Ávila, Espanha: a mais completa da Península Ibérica

Muralha medieval de Ávila com suas torres semicirculares

Muralha de Ávila, Espanha. Foto: Arturormk/Wikimedia Commons (CC BY-SA 3.0)

Com 2,5 km e 88 torres semicirculares, é considerada a muralha medieval mais bem preservada da Espanha. O trecho aberto à visitação, que é pago, cobre pouco mais de 1,5 km, e a caminhada completa sobre o adarve leva cerca de uma hora. O melhor horário para fotos é o fim da tarde, quando o sol baixo ilumina a pedra dourada característica da cidade.

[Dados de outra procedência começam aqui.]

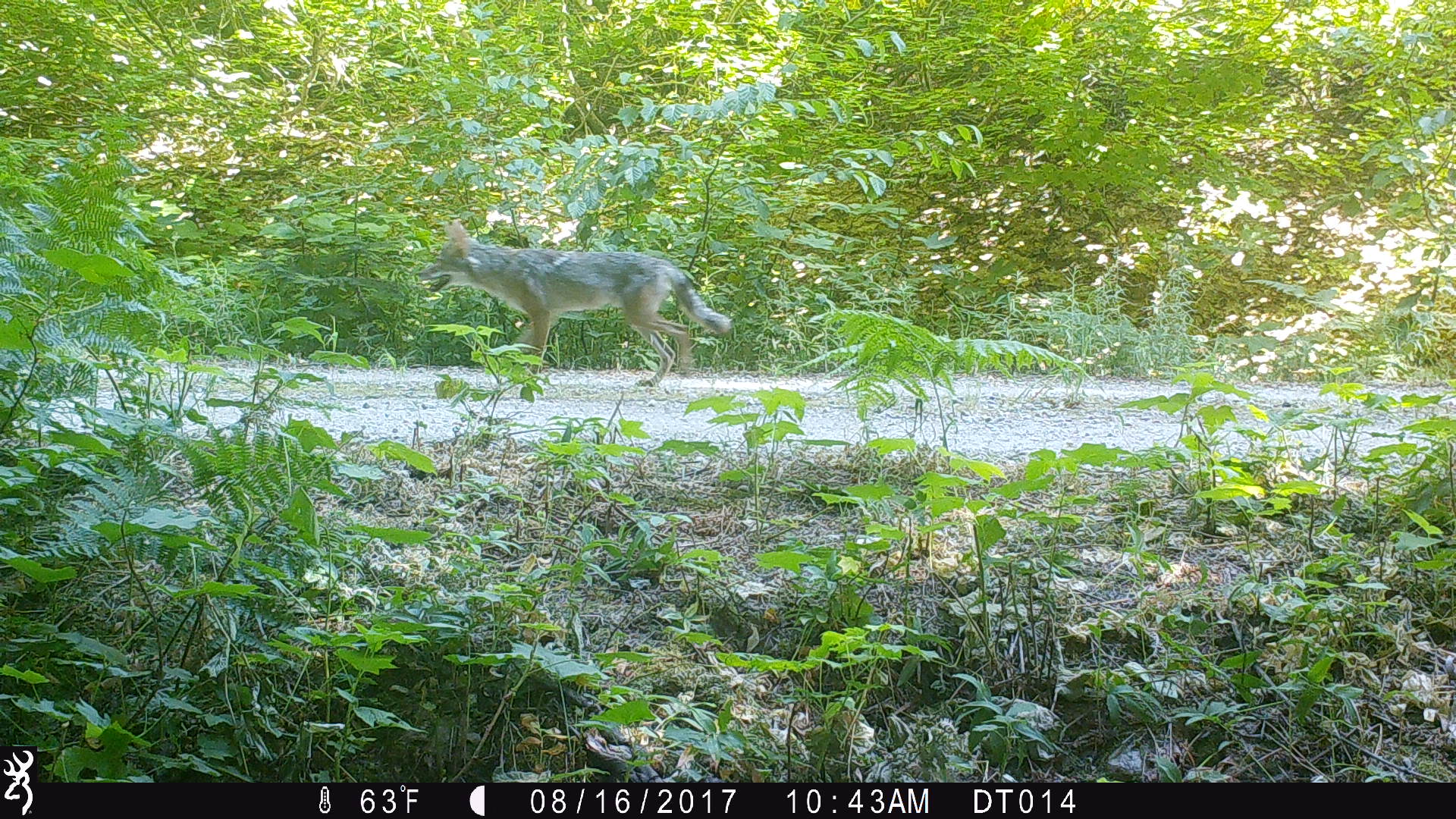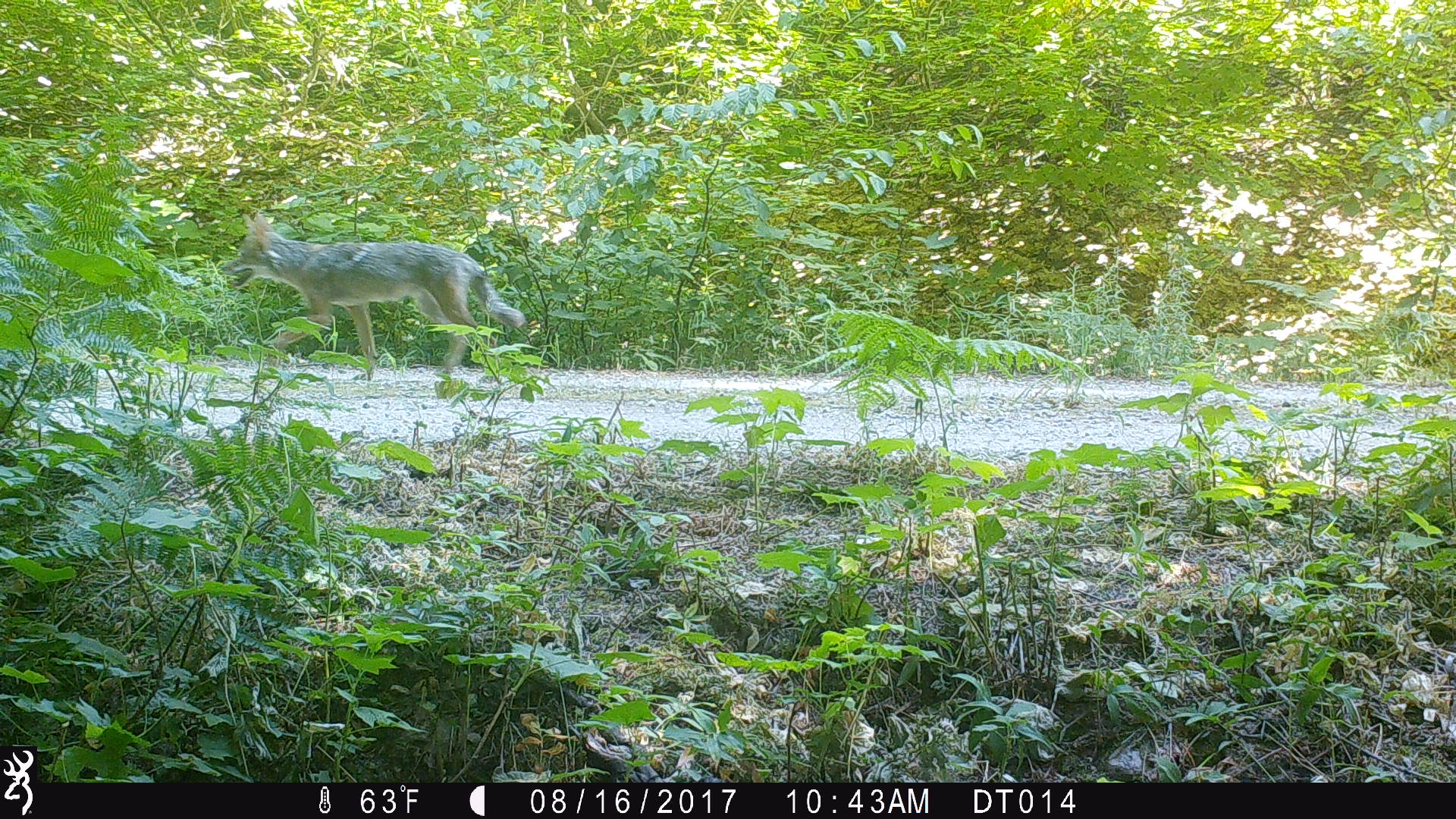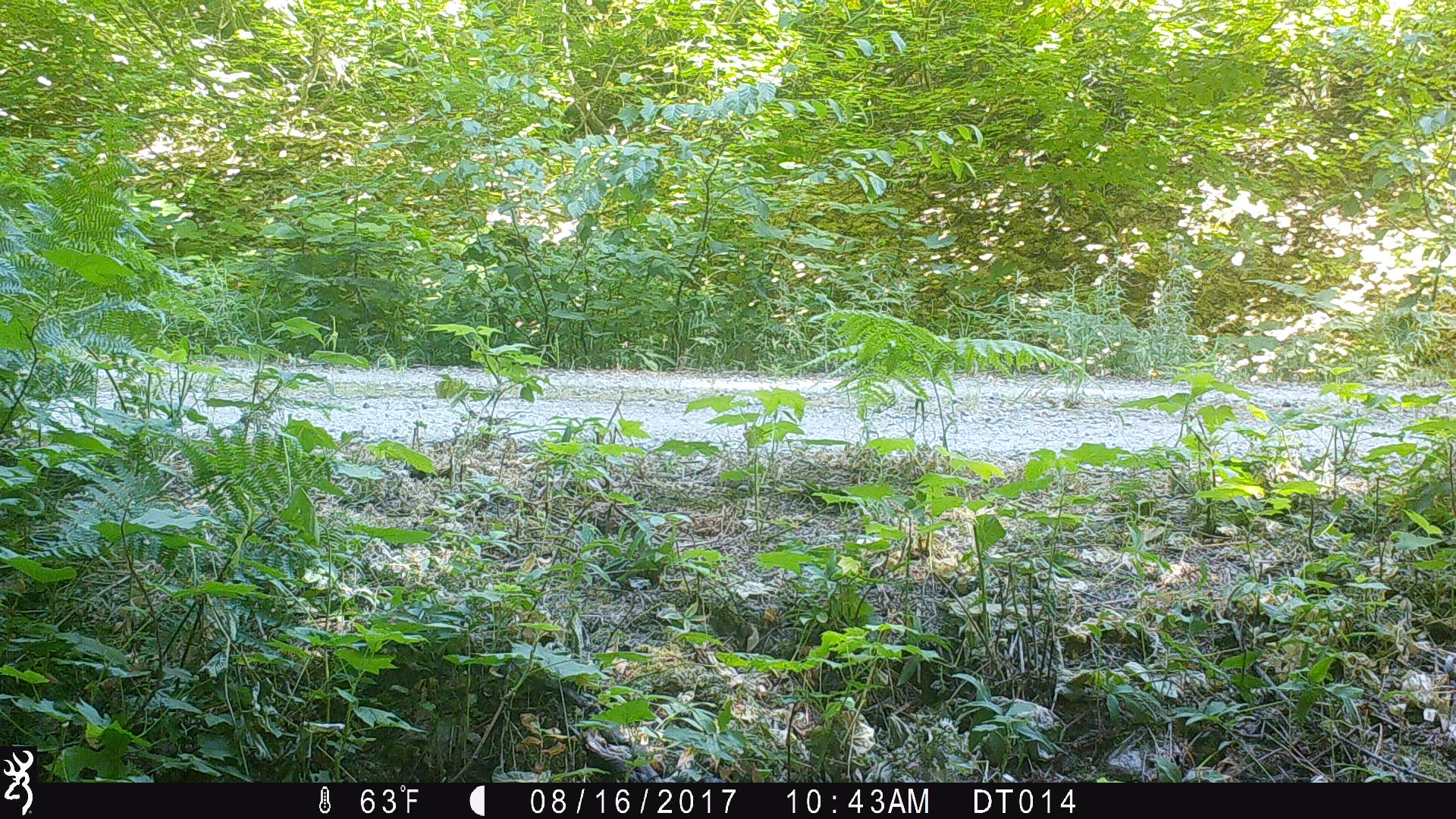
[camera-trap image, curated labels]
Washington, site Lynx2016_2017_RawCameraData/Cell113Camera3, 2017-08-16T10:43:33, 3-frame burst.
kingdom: Animalia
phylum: Chordata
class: Mammalia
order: Carnivora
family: Canidae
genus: Canis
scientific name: Canis latrans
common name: coyote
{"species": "Canis latrans (coyote)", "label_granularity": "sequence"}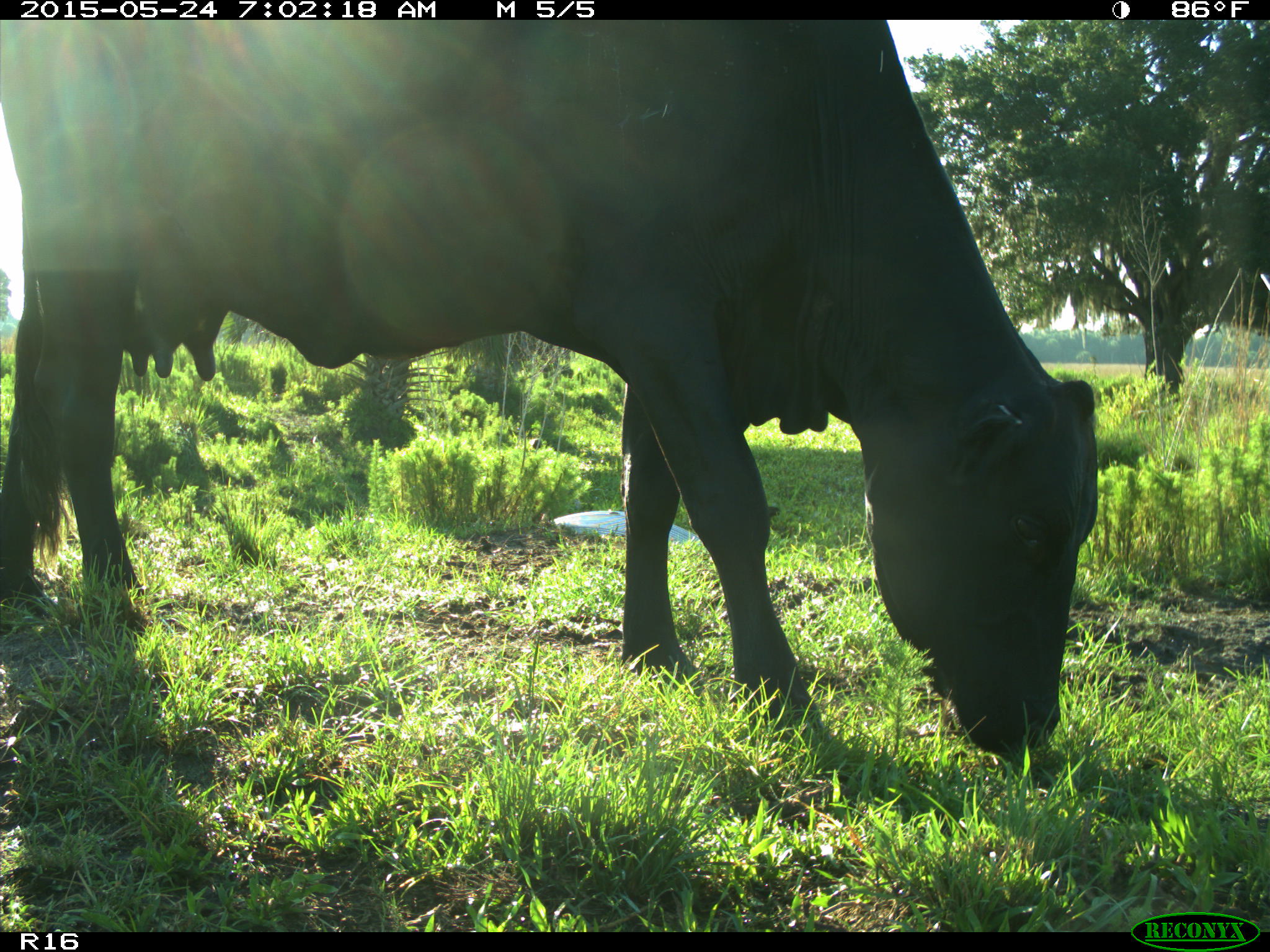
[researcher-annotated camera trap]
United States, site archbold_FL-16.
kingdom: Animalia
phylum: Chordata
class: Mammalia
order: Artiodactyla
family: Bovidae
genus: Bos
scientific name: Bos taurus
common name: domestic cow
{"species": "Bos taurus (domestic cow)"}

Carcassonne, França: a restauração que também gera debate

A Cidade Medieval de Carcassonne, com suas duas linhas de muralhas e mais de 50 torres, foi restaurada no século XIX pelo arquiteto Eugène Viollet-le-Duc, um trabalho elogiado por salvar a estrutura da ruína, mas também criticado por historiadores por adicionar telhados cônicos inspirados em castelos do norte da França, sem comprovação de que existiam ali originalmente. É um bom exemplo de como restauração e invenção histórica às vezes se misturam. Carcassonne tem estação de trem própria, com ligação direta a Toulouse em pouco mais de 50 minutos, e um dia inteiro é o ideal para explorar as duas linhas de muralhas, o castelo condal e as ruelas da cidade murada sem pressa. Passar uma noite hospedado dentro da cidadela, algo possível em algumas pousadas locais, permite ver o lugar sem as multidões diurnas, logo depois do fechamento dos portões para os visitantes de um dia.

Por que isso importa hoje

Essas muralhas não são apenas cenário. Elas moldaram como as cidades cresceram, limitaram onde ruas e mercados podiam existir, e ainda hoje explicam por que tantos centros históricos europeus são compactos e caminháveis. Programas de preservação em Portugal, Espanha, França, Itália e Alemanha seguem restaurando trechos danificados pelo turismo e pelo clima, o que significa que parte do que se vê hoje pode mudar, para melhor, nas próximas visitas.

Onde a muralha termina, o portão começa

Toda muralha precisava de pontos de passagem controlados, e é aí que entram os portões antigos preservados em vilarejos europeus, projetados como o elo mais vulnerável e, por isso, mais fortificado de todo o perímetro defensivo. Em cidades como Óbidos e Ávila, ainda é possível ver claramente como esses portões se encaixavam na estrutura contínua da muralha.

Em vários casos, esse sistema defensivo se estendia ainda mais, incorporando um castelo medieval bem preservado como ponto central de comando, tal como em Conwy, no País de Gales, onde muralha e castelo foram projetados como uma única peça militar. Entender essa integração ajuda a explicar por que essas fortificações resistiram tão bem ao longo dos séculos.

Um roteiro para ver mais de uma muralha na mesma viagem

Como essas oito muralhas ficam em países diferentes, dificilmente cabem numa única viagem, mas dá para agrupá las por região. Quem vai a Portugal e Espanha pode unir Óbidos e Ávila numa mesma rota, já que as duas capitais têm voos diretos frequentes entre si e Ávila fica a poucas horas de carro da fronteira portuguesa. Na França, Aigues Mortes e Carcassonne ficam a cerca de duas horas e meia de carro uma da outra, com Nîmes e Montpellier funcionando como bons pontos de apoio no caminho. Quem prefere reunir Itália e Alemanha numa viagem maior pela Europa Central pode incluir Monteriggioni como parada de um dia a caminho de Roma e Nördlingen como parte de um roteiro pela Baviera. Lugo e Conwy, mais isolados geograficamente, costumam funcionar melhor como destino principal de uma viagem à Galícia ou ao País de Gales do que como parada rápida.

Como chegar a Ávila

Ávila, cidade que também dá nome a este texto, fica a menos de uma hora e meia de trem partindo de Madrid, o que a torna um dos bate voltas mais fáceis de organizar a partir da capital espanhola. Como o trecho pago da muralha é relativamente curto, pouco mais de 1,5 km, dá para combinar a caminhada sobre as pedras com uma visita à Catedral de Ávila, que funciona literalmente como parte da própria fortificação, e ainda sobrar tempo à tarde para provar as famosas yemas de Santa Teresa, doce típico da cidade vendido em confeitarias perto da muralha.